However, worsening chest pain and dyspnea prompted her to seek evaluation at the emergency department (ED). Symptoms were partially relieved with aspirin and nitroglycerin. Her blood pressure was mildly elevated (138/82 mm Hg), and her heart rate was 60 beats/min. Blood testing revealed normal serial troponin levels. Coronary angiography demonstrated distal LAD artery dissection with TIMI flow grade 2 to 3 (Figure 1, Video 1).
Figure 1.
Spontaneous Coronary Artery Dissection of the Left Anterior Descending Artery
Coronary angiography showed left anterior descending artery spontaneous coronary artery dissection (arrows).

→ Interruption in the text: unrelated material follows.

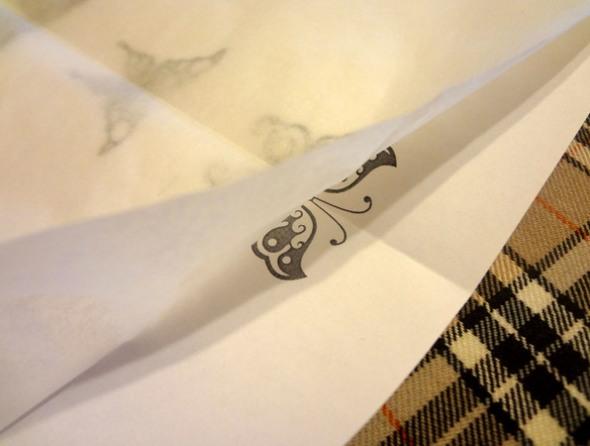 Шаг 4 - закрепите пергаментную бумагу степлером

The patient was managed conservatively. Within 1 week of dismissal, she returned to the ED with dizziness and nausea. For those symptoms, magnetic resonance angiography did not show acute stroke or cervical arterial dissection. Troponin levels and the echocardiogram were normal. Subsequent comprehensive computed tomography angiography (CTA) showed an “S”-shaped curvature of both distal internal carotid arteries and a splenic artery aneurysm (Figures 2A and 2B). Repeat coronary angiography performed at 4 months for persistent exertional dyspnea showed improved appearance of the dissection.
Figure 2.
Arteriopathy
Comprehensive computed tomography angiography showed (A) “S”-shaped (oval) and coiled (arrow) curvature of the distal internal carotid arteries and (B) splenic artery aneurysm (arrow).
Case 2
A 57-year-old healthy woman presented to the ED with chest pain and dyspnea following vigorous exercise lasting 15 to 20 minutes from exercise cessation. She had attributed 2 previous similar episodes to anemia. Her resting blood pressure was elevated (161/118 mm Hg), and her heart rate was 62 beats/min.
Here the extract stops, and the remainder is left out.